Per
una comparazione tra orari contrattuali e di fatto nell'industria (fine anni 60
anni 90)
Cercheremo
in questo articolo di dimostrare come non possa esistere nessuna parola
d’ordine miracolosa per invertire i rapporti di forza tra le classi, e come
sia molto più interessante osservare per agire nei confronti dell’attuale
sistema di produzione capitalista piuttosto che ipotizzare in maniera
volantarista soluzioni indipendenti dall’attuale scontro di classe. Fornire
liste delle spesa sperando che la classe, si “ricomponga”, sentendo queste
parole miracolose, è una pia illusione. Questo vale, ovviemente, anche per i
cosidetti portatori di “coscienza di classe”, che si dimenticano che non ha
importanza ciò che il proletariato pensa ma ciò che il suo essere lo costringe
a fare.
In
questo periodo abbiamo la consapevolezza di non poter creare grandi
organizzazioni. In un periodo di scarso fermento sociale, figlio di una fase in
cui la crisi economica non può ancora manifestarsi nella sua interezza sociale,
la ricerca del numero e del realismo politico si tramuta in accodiscendenza
verso i padroni. E’ per questo motivo che osserviamo con maggior interesse i
fenomeni spontanei della lotta di classe, la relativa composizione, la loro
capacità di dare un nuovo contenuto alle lotte piuttosto che autoproclamarci
sindacato o avanguardia. Magari è improprio parlare di lotte, ma il vedere e il
dare forma alla sotterranea resistenza dei lavoratori contro i padroni, ed
allargare l’odio di classe, è per noi l’unico terreno possibile
dell’agire “politico” dei lavoratori.

» DATI FORNITI
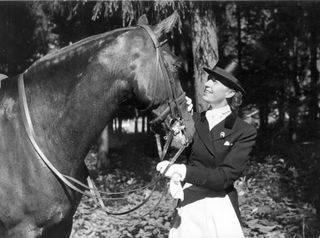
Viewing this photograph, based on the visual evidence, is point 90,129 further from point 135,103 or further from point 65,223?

» COMPITO DA SVOLGERE
Per favore, prosegui l'articolo sugli orari di lavoro nell'industria a partire dalla sua ultima frase, quella che termina con «dell’agire “politico” dei lavoratori».

» RISULTATO
Anche
se attualmente non è visibile una comunità proletaria attiva, questo non
toglie che esista “anche se ferma”. All’interna di essa il ruolo dei
militanti è quello di operare dove esistono delle fratture sociali,
partecipando e fornendo gli strumenti sia pratici (giornali, solidarietà,
ecc..) sia analitici. In questi momenti di “frattura sociale”, al di la
degli esiti della lotta, i lavoratori sperimentano altre forme di socialità e
organizzazione.
L’assenteismo
Un
aspetto che ci preme rilevare è l’utilizzo operaio dell’assenteismo. Tale
pratica rompe il produttivismo padronal-sindacale e fa si che tale fenomeno sia
difficilmente avvallato dai burocrati. Esso è utilizzato da alcuni settori di
classe, non per la pressione di un qualche gruppo dirigente di partito, ma per
il bisogno concreto di difendersi dai ritmi e dalla vita alienante e defaticante
dell’azienda. Le manifestazioni di disaffezzione al lavoro, come
l’assenteismo, non sono il risultato di un programma di qualche gruppo
politico, ma la diretta conseguenza dei rapporti sociali. E’ per questo che
tali pratiche possono essere osservate nei lavoratori di “sinistra” come
quelli di “destra”, e come sia stata ed è ancora possibile una
radicalizzazione di fette di lavoratori che fino al giorno prima erano state
definite “imborghesite”. Insiatiamo in definitiva che la lotta di classe sia
prima di tutto una risultante dei rapporti sociali e non della cultura.
Lotte
o leggi
Un
ultimo aspetto importante di questa ricerca è il rapporto debolissimo che
esiste tra il diritto e i rapporti di forza. Non ci sarà mai per decreto legge
una diminuzione dell’orario che favorisca i lavoratori, se questa non viene
avallata da un potere reale che i lavoratori esercitano sui posti di lavoro. La
legge in questo caso sarvirebbe per rincorre il potere esercitato dai lavoratori
e per affievolire la pressione diretta che questi esercitano sulla società. In
assenza di una pressione da parte della classe l’introduzione per via legale
di un migliormamento delle condizioni dei lavoratori sarebbe dettato da una
politica pianificata del padronato, per attutire i contrasti di classe e per un
bisogno oggettivo della produzione.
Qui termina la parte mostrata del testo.